- YANG HARUS DIKERJAKAN
Lanjutkan teks tentang naiknya status Gunung Semeru di bawah ini, dimulai tepat sesudah kalimat terakhirnya.

++++ POTONGAN TEKS

Menuju konten utama
Erupsi Gunung Semeru

Gunung Semeru Naik Status Jadi Siaga dan Apa Ancaman Bahayanya?

Hingga saat ini gempa-gempa permukaan di Gunung Semeru masih mengalami peningkatan dan terdapat lidah lava hingga 2 kilometer.

Gunung Semeru Naik Status Jadi Siaga dan Apa Ancaman Bahayanya?
Foto udara kondisi rumah warga yang terdampak awan panas guguran Gunung Semeru di Curah Koboan, Pronojiwo, Lumajang, Jawa Timur, Senin (13/12/2021). ANTARA FOTO/Budi Candra Setya/wsj.

tirto.id - Status Gunung Semeru di Kabupaten Lumajang dan Malang resmi naik status dari level II atau waspada menjadi level III atau siaga pada Kamis (16/12/2021) pukul 23.00 WIB.

Menteri Energi dan Sumber Daya Mineral (ESDM) Arifin Tasrif mengimbu agar warga di lereng Gunung Semeru tidak melakukan aktivitas di dalam zona rawan bahaya yang telah ditetapkan oleh Badan Geologi Kementerian ESDM.

++++++++
++++ CUPLIKAN DATA

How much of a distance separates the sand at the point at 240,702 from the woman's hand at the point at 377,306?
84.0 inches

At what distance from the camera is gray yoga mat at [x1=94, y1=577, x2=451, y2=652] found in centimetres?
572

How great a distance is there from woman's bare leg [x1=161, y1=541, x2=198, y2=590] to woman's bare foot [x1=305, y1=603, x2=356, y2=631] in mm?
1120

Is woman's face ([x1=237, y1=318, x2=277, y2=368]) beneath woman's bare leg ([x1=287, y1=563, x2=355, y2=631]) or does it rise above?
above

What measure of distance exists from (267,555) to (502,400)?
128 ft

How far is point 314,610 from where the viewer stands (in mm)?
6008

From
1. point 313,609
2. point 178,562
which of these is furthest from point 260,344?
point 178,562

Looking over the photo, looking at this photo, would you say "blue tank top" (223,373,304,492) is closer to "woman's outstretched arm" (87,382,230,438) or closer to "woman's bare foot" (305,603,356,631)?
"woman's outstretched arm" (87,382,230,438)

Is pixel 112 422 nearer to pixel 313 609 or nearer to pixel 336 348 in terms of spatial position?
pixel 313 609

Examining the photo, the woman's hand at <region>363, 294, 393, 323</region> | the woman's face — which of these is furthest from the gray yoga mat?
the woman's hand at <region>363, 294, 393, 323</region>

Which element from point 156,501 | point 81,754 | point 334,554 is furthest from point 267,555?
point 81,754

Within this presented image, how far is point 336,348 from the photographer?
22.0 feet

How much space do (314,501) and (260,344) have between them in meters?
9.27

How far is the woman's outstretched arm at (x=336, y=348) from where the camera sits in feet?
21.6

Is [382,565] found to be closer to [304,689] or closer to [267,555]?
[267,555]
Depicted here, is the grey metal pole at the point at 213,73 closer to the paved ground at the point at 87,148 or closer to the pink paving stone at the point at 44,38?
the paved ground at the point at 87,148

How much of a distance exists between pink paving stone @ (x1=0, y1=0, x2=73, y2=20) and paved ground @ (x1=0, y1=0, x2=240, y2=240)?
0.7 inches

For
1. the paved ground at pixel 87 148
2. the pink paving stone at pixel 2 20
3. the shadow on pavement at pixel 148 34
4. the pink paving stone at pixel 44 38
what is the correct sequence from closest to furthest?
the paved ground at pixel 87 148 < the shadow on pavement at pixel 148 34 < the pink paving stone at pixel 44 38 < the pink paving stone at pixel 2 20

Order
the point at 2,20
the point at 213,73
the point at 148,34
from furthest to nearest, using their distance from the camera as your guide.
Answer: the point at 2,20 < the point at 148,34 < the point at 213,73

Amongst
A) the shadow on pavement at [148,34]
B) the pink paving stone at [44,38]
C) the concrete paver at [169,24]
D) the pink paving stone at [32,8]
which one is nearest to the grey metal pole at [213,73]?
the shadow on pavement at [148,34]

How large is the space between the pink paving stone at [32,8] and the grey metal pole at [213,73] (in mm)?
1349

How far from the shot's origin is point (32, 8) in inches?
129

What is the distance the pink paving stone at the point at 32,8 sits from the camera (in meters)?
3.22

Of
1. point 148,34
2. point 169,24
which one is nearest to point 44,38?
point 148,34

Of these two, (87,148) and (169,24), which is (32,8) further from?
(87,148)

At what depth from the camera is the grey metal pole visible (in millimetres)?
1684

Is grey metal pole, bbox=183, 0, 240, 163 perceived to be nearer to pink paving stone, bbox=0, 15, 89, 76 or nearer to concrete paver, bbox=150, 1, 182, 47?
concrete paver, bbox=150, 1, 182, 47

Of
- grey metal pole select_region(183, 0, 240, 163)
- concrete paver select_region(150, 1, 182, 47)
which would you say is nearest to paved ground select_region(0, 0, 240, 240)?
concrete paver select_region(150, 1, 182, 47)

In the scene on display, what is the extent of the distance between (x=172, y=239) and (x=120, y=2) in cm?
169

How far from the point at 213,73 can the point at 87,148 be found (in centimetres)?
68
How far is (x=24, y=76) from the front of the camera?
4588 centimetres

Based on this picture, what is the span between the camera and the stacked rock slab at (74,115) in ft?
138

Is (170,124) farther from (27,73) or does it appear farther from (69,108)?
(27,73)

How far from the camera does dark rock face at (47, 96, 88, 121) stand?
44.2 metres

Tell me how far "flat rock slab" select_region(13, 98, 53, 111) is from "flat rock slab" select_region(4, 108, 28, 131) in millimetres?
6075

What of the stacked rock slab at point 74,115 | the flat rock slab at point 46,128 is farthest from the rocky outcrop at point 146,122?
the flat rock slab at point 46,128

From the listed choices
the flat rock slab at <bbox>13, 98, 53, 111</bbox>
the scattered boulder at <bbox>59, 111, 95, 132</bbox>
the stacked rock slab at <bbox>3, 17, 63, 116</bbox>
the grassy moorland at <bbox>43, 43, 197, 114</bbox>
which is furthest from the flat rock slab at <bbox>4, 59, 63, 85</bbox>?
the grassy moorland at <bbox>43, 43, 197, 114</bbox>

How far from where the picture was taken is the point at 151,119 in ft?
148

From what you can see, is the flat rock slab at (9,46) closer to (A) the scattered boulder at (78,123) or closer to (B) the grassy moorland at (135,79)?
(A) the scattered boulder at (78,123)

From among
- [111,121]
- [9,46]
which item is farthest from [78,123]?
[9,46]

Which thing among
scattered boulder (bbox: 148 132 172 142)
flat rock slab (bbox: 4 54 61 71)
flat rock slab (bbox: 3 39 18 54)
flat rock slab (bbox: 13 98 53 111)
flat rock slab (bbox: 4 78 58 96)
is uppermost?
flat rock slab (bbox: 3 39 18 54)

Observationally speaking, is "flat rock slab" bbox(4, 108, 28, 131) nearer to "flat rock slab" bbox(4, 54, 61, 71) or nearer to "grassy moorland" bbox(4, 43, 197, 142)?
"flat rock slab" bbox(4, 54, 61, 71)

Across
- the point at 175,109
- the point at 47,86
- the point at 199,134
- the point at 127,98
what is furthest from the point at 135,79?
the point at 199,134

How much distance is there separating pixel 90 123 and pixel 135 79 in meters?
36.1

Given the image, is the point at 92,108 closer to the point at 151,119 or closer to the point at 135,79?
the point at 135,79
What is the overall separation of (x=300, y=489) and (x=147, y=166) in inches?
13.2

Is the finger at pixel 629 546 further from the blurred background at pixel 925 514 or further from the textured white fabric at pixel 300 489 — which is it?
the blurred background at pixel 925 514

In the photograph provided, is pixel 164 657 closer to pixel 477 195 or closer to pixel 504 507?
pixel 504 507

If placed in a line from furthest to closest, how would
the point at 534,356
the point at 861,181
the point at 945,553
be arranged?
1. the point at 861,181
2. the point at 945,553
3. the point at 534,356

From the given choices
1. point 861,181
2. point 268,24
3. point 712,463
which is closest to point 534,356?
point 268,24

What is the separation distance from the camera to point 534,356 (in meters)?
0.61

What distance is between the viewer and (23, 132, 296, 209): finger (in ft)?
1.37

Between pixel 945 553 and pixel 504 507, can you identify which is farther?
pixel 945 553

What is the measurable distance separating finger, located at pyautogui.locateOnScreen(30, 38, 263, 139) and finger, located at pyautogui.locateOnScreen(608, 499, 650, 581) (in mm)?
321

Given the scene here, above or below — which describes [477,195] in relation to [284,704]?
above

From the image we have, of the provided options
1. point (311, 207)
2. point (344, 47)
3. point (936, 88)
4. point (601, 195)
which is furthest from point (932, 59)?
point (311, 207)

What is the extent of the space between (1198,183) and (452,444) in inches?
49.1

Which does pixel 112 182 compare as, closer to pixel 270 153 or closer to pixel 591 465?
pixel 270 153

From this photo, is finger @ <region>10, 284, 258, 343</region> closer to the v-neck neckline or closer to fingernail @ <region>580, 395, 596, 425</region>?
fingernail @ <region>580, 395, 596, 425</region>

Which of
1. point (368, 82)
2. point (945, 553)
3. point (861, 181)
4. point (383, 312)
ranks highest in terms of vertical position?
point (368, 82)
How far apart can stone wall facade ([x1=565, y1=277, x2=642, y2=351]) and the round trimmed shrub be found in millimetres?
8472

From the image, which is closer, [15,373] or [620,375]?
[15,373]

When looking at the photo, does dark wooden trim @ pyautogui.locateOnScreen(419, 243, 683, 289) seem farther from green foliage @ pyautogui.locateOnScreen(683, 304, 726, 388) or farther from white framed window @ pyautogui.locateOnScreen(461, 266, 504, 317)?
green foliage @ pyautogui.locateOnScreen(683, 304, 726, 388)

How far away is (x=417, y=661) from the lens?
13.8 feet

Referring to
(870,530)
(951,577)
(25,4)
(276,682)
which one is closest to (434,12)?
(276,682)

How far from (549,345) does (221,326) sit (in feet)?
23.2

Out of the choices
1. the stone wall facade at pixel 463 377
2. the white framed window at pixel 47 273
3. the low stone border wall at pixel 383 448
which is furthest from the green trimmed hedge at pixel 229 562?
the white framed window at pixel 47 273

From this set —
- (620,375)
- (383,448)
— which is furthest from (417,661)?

++++++++

- HASIL LATIHAN
"Terkait peningkatan status Gunung Semeru, kemarin memang ada indikasi seismik yang naik dan pengamatan visual di lapangan," katanya, seperti dilansir dari Antara.

Ia mengatakan untuk daerah-daerah yang sudah terpetakan masuk kawasan rawan bencana agar menjadi perhatian masyarakat untuk tidak berkegiatan pada radius-radius tersebut.

Menurutnya ancaman bahaya saat ini tak hanya berupa awan panas guguran tetapi juga potensi banjir lahar.

"Kondisi akibat dari erupsi yang lalu dengan adanya tumpahan lahar, maka menyumbat sungai. Kalau hujan (tumpahan lahar) akan melebar dan kalau terjadi erupsi lagi, maka dampaknya akan lebih luas. Maka dari itu, statusnya ditetapkan naik menjadi Level III," tuturnya.

Setelah kejadian letusan Gunung Semeru pada 4 Desember 2021, terdapat sekitar 8 juta kubik pasir yang turun dan menyumbat aliran Sungai Besuk Kobokan, padahal itu jalur aliran lahar dari Gunung Semeru ketika terjadi letusan.

"Apabila ini tersumbat, akibatnya jika ada kejadian lagi akan meluas ke daerah di sekitarnya. Untuk itu kami melakukan pemetaan baru dan mengimbau masyarakat untuk mematuhinya," katanya.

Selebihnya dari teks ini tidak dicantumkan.